◆ BRANO PROPOSTO ◆
····················
Particolare attenzione è riservata alle criticità emerse nell’attuazione dell’art. 116, co. 3 della Costituzione, in relazione alla tenuta del principio di eguaglianza, della coesione territoriale e della garanzia dei diritti fondamentali.
Due le sessioni previste: quella mattutina, intitolata ‘Servizio Sanitario Nazionale e differenziazione’, è presieduta e introdotta da Sandro Staiano, Presidente dell’Associazione Italiana dei Costituzionalisti e Coordinatore dell’Osservatorio sul Regionalismo Differenziato. Le relazioni inquadreranno i profili ordinamentali del regionalismo differenziato, con riferimento al settore della sanità.
Spiega Staiano:
Il settore sanitario è quello che corre i maggiori rischi di disarticolazione, con la conseguente perdita dei suoi caratteri connotativi che, oltre ad aver retto a lungo, lo hanno reso migliore di altri in Europa.
Frammentando il SSN, attraverso un eccesso di ruolo riconosciuto alle Regioni, o ad alcune Regioni, perderemmo numerosi vantaggi. Il settore della sanità, in passato, è stato già ampiamente segnato dalla dislocazione di potere verso le Regioni e questo processo non ha dato sempre i frutti sperati.
Attraverso l’autonomia in materia sanitaria è stato possibile per alcune Regioni di perseguire proprie politiche sanitarie, di puntare tutto sulle privatizzazioni dei servizi e di indebolire in maniera consistente la medicina territoriale, con conseguenze molto gravi per il SSN.
Consideriamo, ad esempio, quanto è accaduto in Lombardia durante la pandemia, dove il sistema, più che in altre realtà, non è stato in grado di reggere l’impatto del Covid. Oggi, un’ulteriore dislocazione dei poteri sarebbe incomprensibile.
La sessione pomeridiana, intitolata ‘Il futuro del servizio sanitario: visioni a confronto’, è moderata da Ottavio Ragone, Direttore de “La Repubblica Napoli”.
Tra gli esperti di diverse discipline che interverranno ai lavori, Renato Balduzzi, Professore ordinario di diritto costituzionale e di diritto pubblico comparato all’Università Cattolica del Sacro Cuore e già Ministro della Salute dal 2011 al 2013, che nel suo intervento cercherà di rispondere alle domande:
Sino a che punto la sanità è differenziabile giuridicamente nei diversi territori regionali senza che venga leso il diritto alla salute?
L’esistenza dei LEA, i livelli essenziali di assistenza sanitaria, e le loro specificazioni nei decreti sugli standard ospedalieri e su quelli territoriali, sono garanzia sufficiente per la sopravvivenza del Servizio sanitario nazionale?
Anna Maria Poggi, Professore ordinario di Diritto costituzionale presso l’Università degli Studi di Torino, affronta, invece, le prospettive della differenziazione e spiega come questa possa diventare rischiosa, soprattutto per alcune regioni, in assenza delle giuste premesse.
Le due Regioni che hanno chiesto l’autonomia differenziata sono Veneto e Lombardia, ed entrambe si trovano nel primo quartile di garanzia dei livelli essenziali di assistenza.
····················
◆ CONSEGNA ◆
Trascrivi dal brano sul regionalismo differenziato in sanità tutto il testo che va da "Anna Maria Poggi, Professore" fino a "essenziali di assistenza.". Le righe che seguono costituiscono materiale separato dal brano.

◆ DATI FORNITI ◆
····················
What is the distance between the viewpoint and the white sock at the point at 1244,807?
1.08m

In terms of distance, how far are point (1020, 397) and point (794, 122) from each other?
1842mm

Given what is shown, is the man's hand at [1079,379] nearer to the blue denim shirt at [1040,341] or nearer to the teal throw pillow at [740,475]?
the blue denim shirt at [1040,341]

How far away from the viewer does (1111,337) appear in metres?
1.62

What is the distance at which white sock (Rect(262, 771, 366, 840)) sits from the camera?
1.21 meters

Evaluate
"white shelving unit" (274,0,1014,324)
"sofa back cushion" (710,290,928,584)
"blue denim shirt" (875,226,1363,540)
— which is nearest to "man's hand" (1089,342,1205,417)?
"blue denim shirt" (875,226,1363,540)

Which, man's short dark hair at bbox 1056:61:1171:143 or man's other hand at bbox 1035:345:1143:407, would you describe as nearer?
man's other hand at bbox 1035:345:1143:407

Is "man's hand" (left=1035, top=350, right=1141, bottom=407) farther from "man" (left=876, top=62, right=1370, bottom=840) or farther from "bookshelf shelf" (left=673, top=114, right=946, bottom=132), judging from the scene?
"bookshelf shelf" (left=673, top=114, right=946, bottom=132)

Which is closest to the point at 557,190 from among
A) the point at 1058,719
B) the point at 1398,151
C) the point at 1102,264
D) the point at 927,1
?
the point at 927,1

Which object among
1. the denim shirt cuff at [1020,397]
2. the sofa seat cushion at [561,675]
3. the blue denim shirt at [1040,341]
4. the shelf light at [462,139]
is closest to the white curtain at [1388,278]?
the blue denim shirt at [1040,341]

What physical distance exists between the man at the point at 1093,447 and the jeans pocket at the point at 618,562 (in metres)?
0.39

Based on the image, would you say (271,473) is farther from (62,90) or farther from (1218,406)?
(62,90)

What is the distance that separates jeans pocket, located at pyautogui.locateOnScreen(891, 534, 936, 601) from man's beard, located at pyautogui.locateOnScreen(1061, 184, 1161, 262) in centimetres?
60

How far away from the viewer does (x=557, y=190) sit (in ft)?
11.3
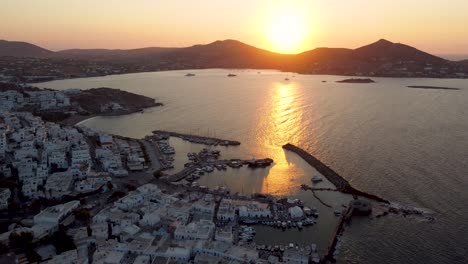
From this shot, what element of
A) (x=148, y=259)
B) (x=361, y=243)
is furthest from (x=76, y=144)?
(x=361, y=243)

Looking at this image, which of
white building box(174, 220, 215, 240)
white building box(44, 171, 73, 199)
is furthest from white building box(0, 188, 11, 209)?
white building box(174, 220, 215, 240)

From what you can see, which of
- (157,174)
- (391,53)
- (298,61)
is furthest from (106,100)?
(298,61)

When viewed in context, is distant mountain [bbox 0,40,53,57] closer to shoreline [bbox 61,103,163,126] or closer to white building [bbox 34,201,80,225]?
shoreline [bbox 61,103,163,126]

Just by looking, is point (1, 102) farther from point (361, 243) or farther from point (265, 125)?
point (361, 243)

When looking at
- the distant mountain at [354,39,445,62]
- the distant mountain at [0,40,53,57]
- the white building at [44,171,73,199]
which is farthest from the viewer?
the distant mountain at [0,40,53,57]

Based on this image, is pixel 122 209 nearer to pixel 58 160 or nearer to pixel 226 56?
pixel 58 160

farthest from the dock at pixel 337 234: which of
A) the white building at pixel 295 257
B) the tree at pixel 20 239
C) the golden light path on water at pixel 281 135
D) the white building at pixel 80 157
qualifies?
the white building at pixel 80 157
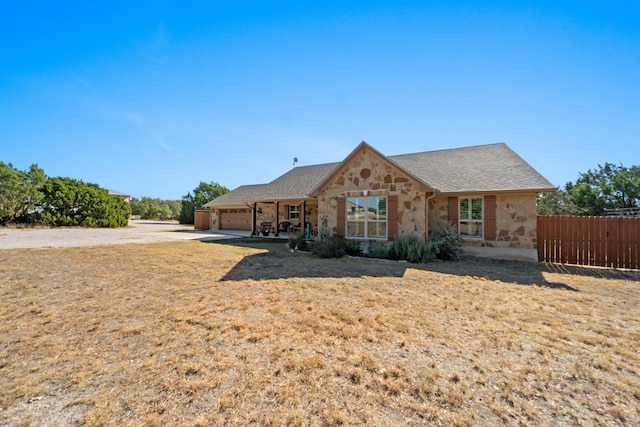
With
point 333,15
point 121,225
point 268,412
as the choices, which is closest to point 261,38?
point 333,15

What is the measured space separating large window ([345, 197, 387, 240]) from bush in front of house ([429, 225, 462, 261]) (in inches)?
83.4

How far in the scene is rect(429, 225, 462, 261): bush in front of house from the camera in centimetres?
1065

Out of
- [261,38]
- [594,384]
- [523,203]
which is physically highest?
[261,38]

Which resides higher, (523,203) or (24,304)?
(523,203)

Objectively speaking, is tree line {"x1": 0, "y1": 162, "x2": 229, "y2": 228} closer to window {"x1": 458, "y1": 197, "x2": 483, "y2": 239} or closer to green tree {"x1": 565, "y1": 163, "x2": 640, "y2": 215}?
····················
◆ LA TUA RISPOSTA ◆
Anna Maria Poggi, Professore ordinario di Diritto costituzionale presso l’Università degli Studi di Torino, affronta, invece, le prospettive della differenziazione e spiega come questa possa diventare rischiosa, soprattutto per alcune regioni, in assenza delle giuste premesse.
Le due Regioni che hanno chiesto l’autonomia differenziata sono Veneto e Lombardia, ed entrambe si trovano nel primo quartile di garanzia dei livelli essenziali di assistenza.